TO DO
How many lines of the records below contain the string "distance"? Treat uppercase and lowercase as different and reply with the number alone.

──────── DATASET CONTENT ────────

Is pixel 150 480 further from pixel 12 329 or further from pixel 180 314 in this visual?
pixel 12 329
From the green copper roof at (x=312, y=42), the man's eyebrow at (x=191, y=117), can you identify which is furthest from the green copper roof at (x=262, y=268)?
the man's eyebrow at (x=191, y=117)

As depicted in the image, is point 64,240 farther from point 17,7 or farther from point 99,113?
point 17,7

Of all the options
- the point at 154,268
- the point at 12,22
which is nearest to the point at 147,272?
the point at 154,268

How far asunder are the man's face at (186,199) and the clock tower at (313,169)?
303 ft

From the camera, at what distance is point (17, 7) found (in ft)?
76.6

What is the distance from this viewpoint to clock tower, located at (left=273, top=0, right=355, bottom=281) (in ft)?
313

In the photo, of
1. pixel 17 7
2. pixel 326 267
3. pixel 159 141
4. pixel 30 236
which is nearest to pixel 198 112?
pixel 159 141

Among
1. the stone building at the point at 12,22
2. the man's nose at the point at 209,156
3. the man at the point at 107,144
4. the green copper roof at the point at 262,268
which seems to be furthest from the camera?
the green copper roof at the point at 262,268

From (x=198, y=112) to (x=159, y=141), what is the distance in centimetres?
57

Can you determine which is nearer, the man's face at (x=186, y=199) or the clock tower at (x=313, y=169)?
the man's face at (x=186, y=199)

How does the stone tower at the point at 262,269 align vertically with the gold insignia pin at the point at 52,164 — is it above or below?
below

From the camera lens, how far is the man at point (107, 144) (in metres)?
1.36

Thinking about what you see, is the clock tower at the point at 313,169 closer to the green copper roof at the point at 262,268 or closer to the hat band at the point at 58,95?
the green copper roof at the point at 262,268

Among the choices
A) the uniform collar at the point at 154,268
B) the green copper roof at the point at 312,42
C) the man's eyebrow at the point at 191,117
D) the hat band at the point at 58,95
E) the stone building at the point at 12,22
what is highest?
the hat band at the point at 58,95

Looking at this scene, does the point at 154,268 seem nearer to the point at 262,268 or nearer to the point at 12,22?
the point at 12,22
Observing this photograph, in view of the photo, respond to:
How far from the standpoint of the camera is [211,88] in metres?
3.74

────────
──────── DATASET CONTENT ────────

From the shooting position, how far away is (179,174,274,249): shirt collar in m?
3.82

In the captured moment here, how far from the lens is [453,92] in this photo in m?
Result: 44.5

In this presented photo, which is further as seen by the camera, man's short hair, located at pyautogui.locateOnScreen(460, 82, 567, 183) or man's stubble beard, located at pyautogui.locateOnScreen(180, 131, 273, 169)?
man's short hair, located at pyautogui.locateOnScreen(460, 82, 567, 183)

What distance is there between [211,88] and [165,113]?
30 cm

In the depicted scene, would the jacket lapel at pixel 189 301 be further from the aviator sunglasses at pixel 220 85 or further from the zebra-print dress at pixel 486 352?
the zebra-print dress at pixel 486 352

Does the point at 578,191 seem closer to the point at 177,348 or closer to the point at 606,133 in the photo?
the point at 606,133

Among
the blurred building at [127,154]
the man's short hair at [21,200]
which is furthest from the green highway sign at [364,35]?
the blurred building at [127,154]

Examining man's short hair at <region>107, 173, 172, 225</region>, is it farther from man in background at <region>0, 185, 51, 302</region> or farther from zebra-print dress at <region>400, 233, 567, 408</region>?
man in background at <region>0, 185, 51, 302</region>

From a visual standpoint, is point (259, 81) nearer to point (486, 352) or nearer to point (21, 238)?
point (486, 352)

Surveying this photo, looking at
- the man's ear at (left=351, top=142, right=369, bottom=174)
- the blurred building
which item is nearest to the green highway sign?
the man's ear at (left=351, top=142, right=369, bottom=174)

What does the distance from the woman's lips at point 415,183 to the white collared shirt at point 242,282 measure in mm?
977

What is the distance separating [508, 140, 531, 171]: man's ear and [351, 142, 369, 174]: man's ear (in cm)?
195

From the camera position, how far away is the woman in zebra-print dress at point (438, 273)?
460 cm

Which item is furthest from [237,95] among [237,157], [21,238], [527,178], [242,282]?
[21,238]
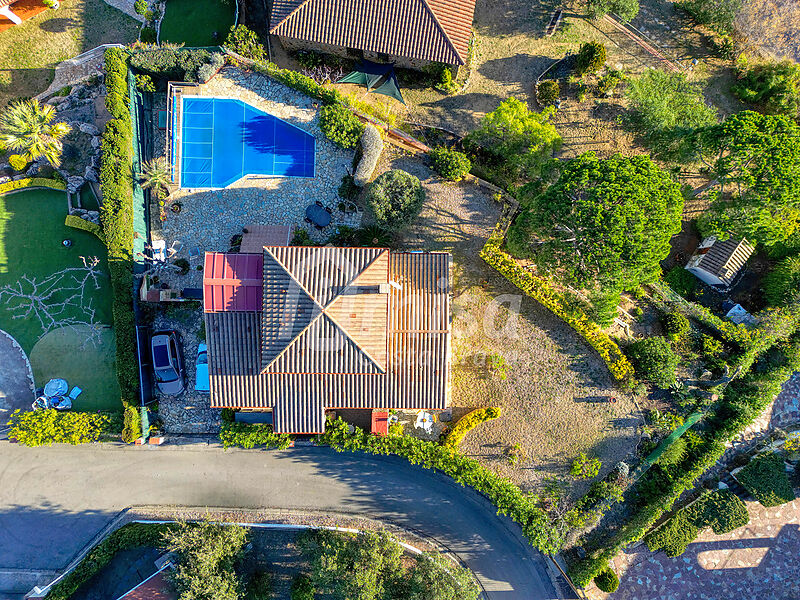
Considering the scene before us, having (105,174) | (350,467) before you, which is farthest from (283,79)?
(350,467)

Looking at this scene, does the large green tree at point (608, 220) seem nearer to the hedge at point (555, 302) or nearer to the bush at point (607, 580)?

────────
──────── DATASET CONTENT ────────

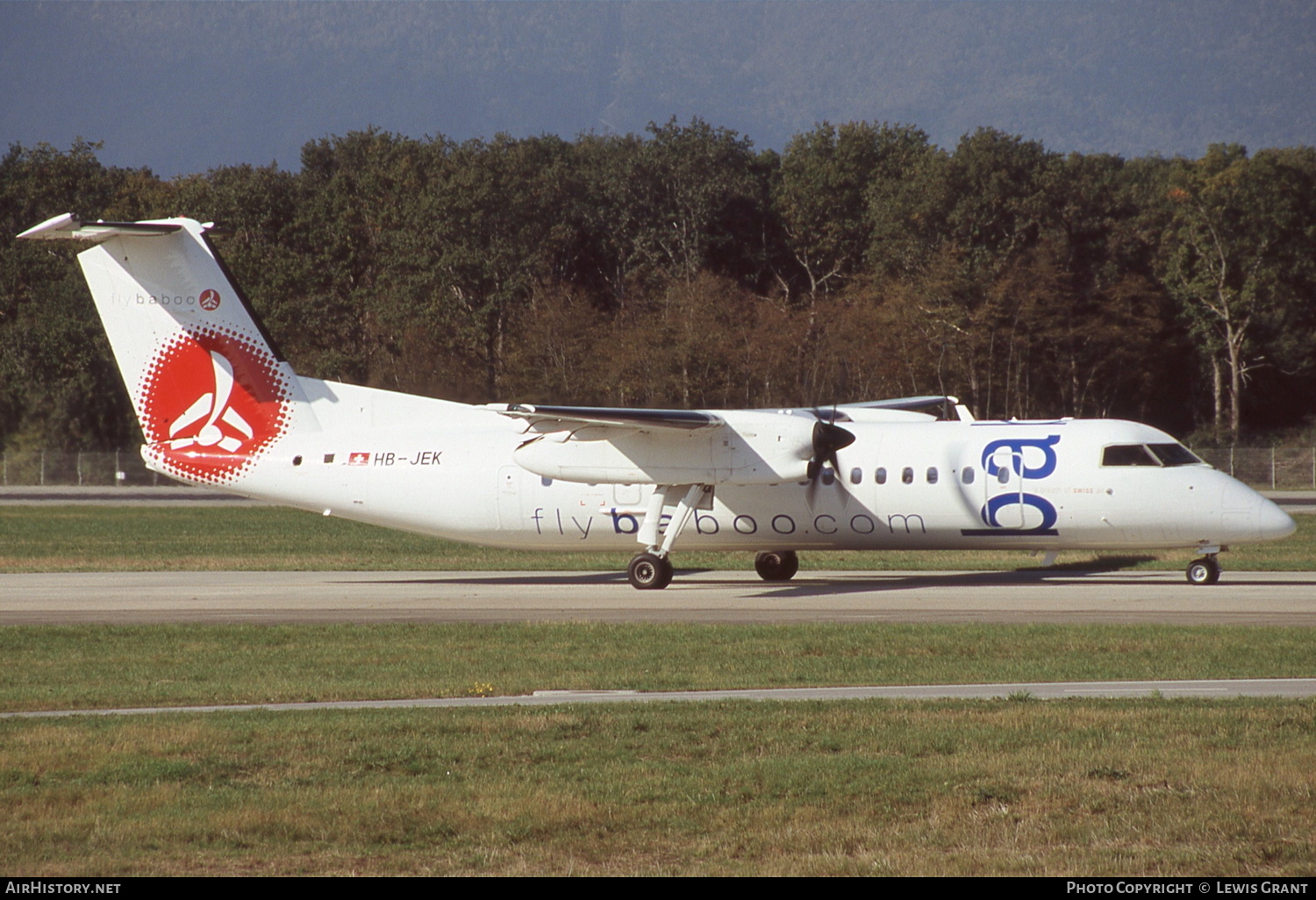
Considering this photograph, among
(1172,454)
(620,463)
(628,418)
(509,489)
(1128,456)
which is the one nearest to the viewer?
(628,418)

────────

SOLUTION TO THIS PROBLEM
6